27 December 2015
Bernard Cornwell: Sharpe's Battle
The setting is Captain Richard Sharpe and the Battle of Fuentes de Oñoro, May 1811 - shortly after the destruction of Almeida (Sharpe's Gold). Almeida is still under siege and the French are mounting a campaign to relieve the forces held at that fort.
Sharpe and his small band of riflemen and Redcoats come across the ferocious French Wolf Brigade led by Brigadier Loup, whose colours have wolf tails hanging from them. With Loup is clearing the way for the main French forces, and clearing means total violent clearance of the population without any exceptions.
Sharpe comes across a village in the process of clearance, with dead bodies piled up and two violent rapes in process. When he captures the village from the departing Wolves he meets Brigadier Loup under a white flag discussion and both men know that at some time they will try to kill one another. Sharpe is so incensed at the slaughter that he brings out the two rapists and has them executed by firing squad in front of Loup. This kind of execution is outside the rules of war followed by Lord Wellington, head of the British and Portuguese troops fighting against the French.
Sharpe's tells one of his Portugues allies about his actions and plans. He immediately comes under the risk of a military inquiry or court martial that could finish his career. Before that happens the French attack Wellington's forces in a battle that could easily have seen his forces overrun. Of course, despite being ordered to look after re-supply of ammunition, Sharpe manages to get in the middle of this battle, and of course, Sharpe is looking out to take his revenge on Brigadier Loup.

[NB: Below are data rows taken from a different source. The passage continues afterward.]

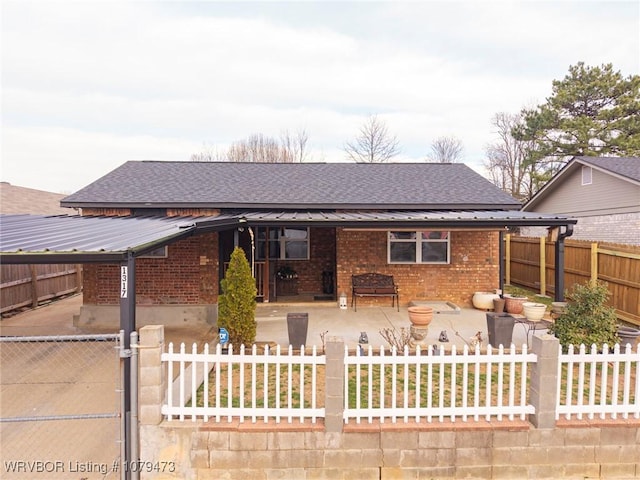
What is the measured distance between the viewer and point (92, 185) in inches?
436

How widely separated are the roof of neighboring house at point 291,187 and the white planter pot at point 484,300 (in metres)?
2.59

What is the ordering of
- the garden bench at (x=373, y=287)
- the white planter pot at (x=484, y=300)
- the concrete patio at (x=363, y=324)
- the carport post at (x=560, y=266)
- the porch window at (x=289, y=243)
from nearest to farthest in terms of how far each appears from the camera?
the concrete patio at (x=363, y=324)
the carport post at (x=560, y=266)
the white planter pot at (x=484, y=300)
the garden bench at (x=373, y=287)
the porch window at (x=289, y=243)

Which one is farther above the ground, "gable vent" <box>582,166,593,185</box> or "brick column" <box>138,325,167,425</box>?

This is vintage Sharpe with vivid battle scenes where you are in the centre of the fight, the cannon fire, the gunpowder of the rifles and muskets, and the bloody sword and bayonet carnage. However, this time, it seemed to lack a little something that would have made it outstanding. Maybe it was because this book was written out of sequence, maybe it was because Sharpe didn't find female companionship, maybe it was because Sharpe didn't play a key role in the battle. Or maybe Cornwell found it more difficult to write this book because it was probably forced onto him to complete part of the Sharpe's television series.
Despite that, if you are a Sharpe fan it is another excellent adventure and history lesson - and there are still many more to come, this is #12 out of #20 in this fantastic series.